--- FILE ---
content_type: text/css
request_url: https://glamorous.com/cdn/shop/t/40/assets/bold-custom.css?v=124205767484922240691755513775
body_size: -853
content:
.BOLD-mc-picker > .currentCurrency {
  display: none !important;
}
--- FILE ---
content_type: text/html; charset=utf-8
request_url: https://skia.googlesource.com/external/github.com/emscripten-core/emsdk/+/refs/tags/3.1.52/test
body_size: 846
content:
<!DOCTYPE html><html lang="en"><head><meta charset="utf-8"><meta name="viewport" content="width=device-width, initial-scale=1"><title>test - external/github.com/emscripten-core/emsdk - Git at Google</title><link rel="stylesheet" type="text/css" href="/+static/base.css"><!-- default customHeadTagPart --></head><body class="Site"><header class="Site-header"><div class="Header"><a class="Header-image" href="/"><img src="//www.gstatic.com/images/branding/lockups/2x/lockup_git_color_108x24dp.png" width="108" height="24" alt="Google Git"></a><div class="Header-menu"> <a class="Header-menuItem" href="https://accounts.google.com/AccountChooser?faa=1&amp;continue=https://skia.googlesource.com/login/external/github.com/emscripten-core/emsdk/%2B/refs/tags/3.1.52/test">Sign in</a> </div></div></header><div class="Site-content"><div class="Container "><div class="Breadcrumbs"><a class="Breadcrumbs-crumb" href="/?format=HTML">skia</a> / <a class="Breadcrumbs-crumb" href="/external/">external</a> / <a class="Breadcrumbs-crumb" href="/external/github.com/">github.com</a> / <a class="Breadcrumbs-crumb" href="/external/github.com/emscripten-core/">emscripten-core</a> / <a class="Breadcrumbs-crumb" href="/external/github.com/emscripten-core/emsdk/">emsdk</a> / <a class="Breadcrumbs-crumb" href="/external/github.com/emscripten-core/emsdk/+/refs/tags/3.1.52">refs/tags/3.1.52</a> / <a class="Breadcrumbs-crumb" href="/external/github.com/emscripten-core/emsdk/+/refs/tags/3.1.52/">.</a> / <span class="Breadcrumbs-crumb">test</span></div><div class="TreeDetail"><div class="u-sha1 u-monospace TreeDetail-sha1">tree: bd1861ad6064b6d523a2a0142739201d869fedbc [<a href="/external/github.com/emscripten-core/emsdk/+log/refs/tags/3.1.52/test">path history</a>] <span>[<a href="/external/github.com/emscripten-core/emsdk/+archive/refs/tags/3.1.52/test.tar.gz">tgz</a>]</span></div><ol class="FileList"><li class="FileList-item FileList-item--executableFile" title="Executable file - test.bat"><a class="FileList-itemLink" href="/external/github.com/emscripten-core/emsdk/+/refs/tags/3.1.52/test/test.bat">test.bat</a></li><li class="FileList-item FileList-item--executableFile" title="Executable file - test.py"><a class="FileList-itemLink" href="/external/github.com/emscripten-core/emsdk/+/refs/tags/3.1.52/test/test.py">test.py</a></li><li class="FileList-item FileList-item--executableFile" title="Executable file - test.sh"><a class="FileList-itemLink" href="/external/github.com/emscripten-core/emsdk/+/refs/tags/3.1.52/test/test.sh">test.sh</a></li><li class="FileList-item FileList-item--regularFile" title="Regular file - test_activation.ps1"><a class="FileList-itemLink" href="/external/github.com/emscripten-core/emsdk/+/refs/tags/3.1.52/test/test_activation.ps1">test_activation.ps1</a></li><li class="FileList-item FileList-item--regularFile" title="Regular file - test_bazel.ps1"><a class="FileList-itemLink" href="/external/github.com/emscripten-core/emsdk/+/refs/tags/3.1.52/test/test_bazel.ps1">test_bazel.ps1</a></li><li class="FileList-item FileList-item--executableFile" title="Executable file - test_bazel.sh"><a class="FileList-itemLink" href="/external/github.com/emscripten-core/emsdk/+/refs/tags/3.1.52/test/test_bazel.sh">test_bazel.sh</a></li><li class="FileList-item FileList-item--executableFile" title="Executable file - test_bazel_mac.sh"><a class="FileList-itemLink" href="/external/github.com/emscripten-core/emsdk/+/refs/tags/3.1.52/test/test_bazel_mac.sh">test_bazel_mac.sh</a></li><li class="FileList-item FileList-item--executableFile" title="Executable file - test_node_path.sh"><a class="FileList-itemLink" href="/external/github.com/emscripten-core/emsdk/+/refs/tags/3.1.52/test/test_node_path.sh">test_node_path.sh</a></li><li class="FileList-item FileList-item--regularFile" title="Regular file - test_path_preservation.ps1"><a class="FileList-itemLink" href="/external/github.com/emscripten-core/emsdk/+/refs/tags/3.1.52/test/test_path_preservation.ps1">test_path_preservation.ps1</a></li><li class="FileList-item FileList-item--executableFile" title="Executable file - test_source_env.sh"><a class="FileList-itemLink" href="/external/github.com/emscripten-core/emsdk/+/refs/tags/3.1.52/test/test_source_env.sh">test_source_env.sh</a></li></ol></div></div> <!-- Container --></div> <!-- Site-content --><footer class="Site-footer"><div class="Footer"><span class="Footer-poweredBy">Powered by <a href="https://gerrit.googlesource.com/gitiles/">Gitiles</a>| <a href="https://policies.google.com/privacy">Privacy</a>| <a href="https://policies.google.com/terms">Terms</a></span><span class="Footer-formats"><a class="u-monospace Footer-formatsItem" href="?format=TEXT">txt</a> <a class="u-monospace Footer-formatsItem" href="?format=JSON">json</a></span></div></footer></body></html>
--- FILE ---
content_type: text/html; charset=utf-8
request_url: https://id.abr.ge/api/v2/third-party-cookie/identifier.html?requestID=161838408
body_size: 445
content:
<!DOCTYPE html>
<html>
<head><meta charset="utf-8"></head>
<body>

************

Retype the listing exactly. Leave nothing out.

**Result for this task**
--- FILE ---
content_type: text/css
request_url: https://glamorous.com/cdn/shop/t/40/assets/bold-custom.css?v=124205767484922240691755513775
body_size: -853
content:
.BOLD-mc-picker > .currentCurrency {
  display: none !important;
}
--- FILE ---
content_type: text/html; charset=utf-8
request_url: https://skia.googlesource.com/external/github.com/emscripten-core/emsdk/+/refs/tags/3.1.52/test
body_size: 846
content:
<!DOCTYPE html><html lang="en"><head><meta charset="utf-8"><meta name="viewport" content="width=device-width, initial-scale=1"><title>test - external/github.com/emscripten-core/emsdk - Git at Google</title><link rel="stylesheet" type="text/css" href="/+static/base.css"><!-- default customHeadTagPart --></head><body class="Site"><header class="Site-header"><div class="Header"><a class="Header-image" href="/"><img src="//www.gstatic.com/images/branding/lockups/2x/lockup_git_color_108x24dp.png" width="108" height="24" alt="Google Git"></a><div class="Header-menu"> <a class="Header-menuItem" href="https://accounts.google.com/AccountChooser?faa=1&amp;continue=https://skia.googlesource.com/login/external/github.com/emscripten-core/emsdk/%2B/refs/tags/3.1.52/test">Sign in</a> </div></div></header><div class="Site-content"><div class="Container "><div class="Breadcrumbs"><a class="Breadcrumbs-crumb" href="/?format=HTML">skia</a> / <a class="Breadcrumbs-crumb" href="/external/">external</a> / <a class="Breadcrumbs-crumb" href="/external/github.com/">github.com</a> / <a class="Breadcrumbs-crumb" href="/external/github.com/emscripten-core/">emscripten-core</a> / <a class="Breadcrumbs-crumb" href="/external/github.com/emscripten-core/emsdk/">emsdk</a> / <a class="Breadcrumbs-crumb" href="/external/github.com/emscripten-core/emsdk/+/refs/tags/3.1.52">refs/tags/3.1.52</a> / <a class="Breadcrumbs-crumb" href="/external/github.com/emscripten-core/emsdk/+/refs/tags/3.1.52/">.</a> / <span class="Breadcrumbs-crumb">test</span></div><div class="TreeDetail"><div class="u-sha1 u-monospace TreeDetail-sha1">tree: bd1861ad6064b6d523a2a0142739201d869fedbc [<a href="/external/github.com/emscripten-core/emsdk/+log/refs/tags/3.1.52/test">path history</a>] <span>[<a href="/external/github.com/emscripten-core/emsdk/+archive/refs/tags/3.1.52/test.tar.gz">tgz</a>]</span></div><ol class="FileList"><li class="FileList-item FileList-item--executableFile" title="Executable file - test.bat"><a class="FileList-itemLink" href="/external/github.com/emscripten-core/emsdk/+/refs/tags/3.1.52/test/test.bat">test.bat</a></li><li class="FileList-item FileList-item--executableFile" title="Executable file - test.py"><a class="FileList-itemLink" href="/external/github.com/emscripten-core/emsdk/+/refs/tags/3.1.52/test/test.py">test.py</a></li><li class="FileList-item FileList-item--executableFile" title="Executable file - test.sh"><a class="FileList-itemLink" href="/external/github.com/emscripten-core/emsdk/+/refs/tags/3.1.52/test/test.sh">test.sh</a></li><li class="FileList-item FileList-item--regularFile" title="Regular file - test_activation.ps1"><a class="FileList-itemLink" href="/external/github.com/emscripten-core/emsdk/+/refs/tags/3.1.52/test/test_activation.ps1">test_activation.ps1</a></li><li class="FileList-item FileList-item--regularFile" title="Regular file - test_bazel.ps1"><a class="FileList-itemLink" href="/external/github.com/emscripten-core/emsdk/+/refs/tags/3.1.52/test/test_bazel.ps1">test_bazel.ps1</a></li><li class="FileList-item FileList-item--executableFile" title="Executable file - test_bazel.sh"><a class="FileList-itemLink" href="/external/github.com/emscripten-core/emsdk/+/refs/tags/3.1.52/test/test_bazel.sh">test_bazel.sh</a></li><li class="FileList-item FileList-item--executableFile" title="Executable file - test_bazel_mac.sh"><a class="FileList-itemLink" href="/external/github.com/emscripten-core/emsdk/+/refs/tags/3.1.52/test/test_bazel_mac.sh">test_bazel_mac.sh</a></li><li class="FileList-item FileList-item--executableFile" title="Executable file - test_node_path.sh"><a class="FileList-itemLink" href="/external/github.com/emscripten-core/emsdk/+/refs/tags/3.1.52/test/test_node_path.sh">test_node_path.sh</a></li><li class="FileList-item FileList-item--regularFile" title="Regular file - test_path_preservation.ps1"><a class="FileList-itemLink" href="/external/github.com/emscripten-core/emsdk/+/refs/tags/3.1.52/test/test_path_preservation.ps1">test_path_preservation.ps1</a></li><li class="FileList-item FileList-item--executableFile" title="Executable file - test_source_env.sh"><a class="FileList-itemLink" href="/external/github.com/emscripten-core/emsdk/+/refs/tags/3.1.52/test/test_source_env.sh">test_source_env.sh</a></li></ol></div></div> <!-- Container --></div> <!-- Site-content --><footer class="Site-footer"><div class="Footer"><span class="Footer-poweredBy">Powered by <a href="https://gerrit.googlesource.com/gitiles/">Gitiles</a>| <a href="https://policies.google.com/privacy">Privacy</a>| <a href="https://policies.google.com/terms">Terms</a></span><span class="Footer-formats"><a class="u-monospace Footer-formatsItem" href="?format=TEXT">txt</a> <a class="u-monospace Footer-formatsItem" href="?format=JSON">json</a></span></div></footer></body></html>
--- FILE ---
content_type: text/html; charset=utf-8
request_url: https://id.abr.ge/api/v2/third-party-cookie/identifier.html?requestID=161838408
body_size: 445
content:
<!DOCTYPE html>
<html>
<head><meta charset="utf-8"></head>
<body>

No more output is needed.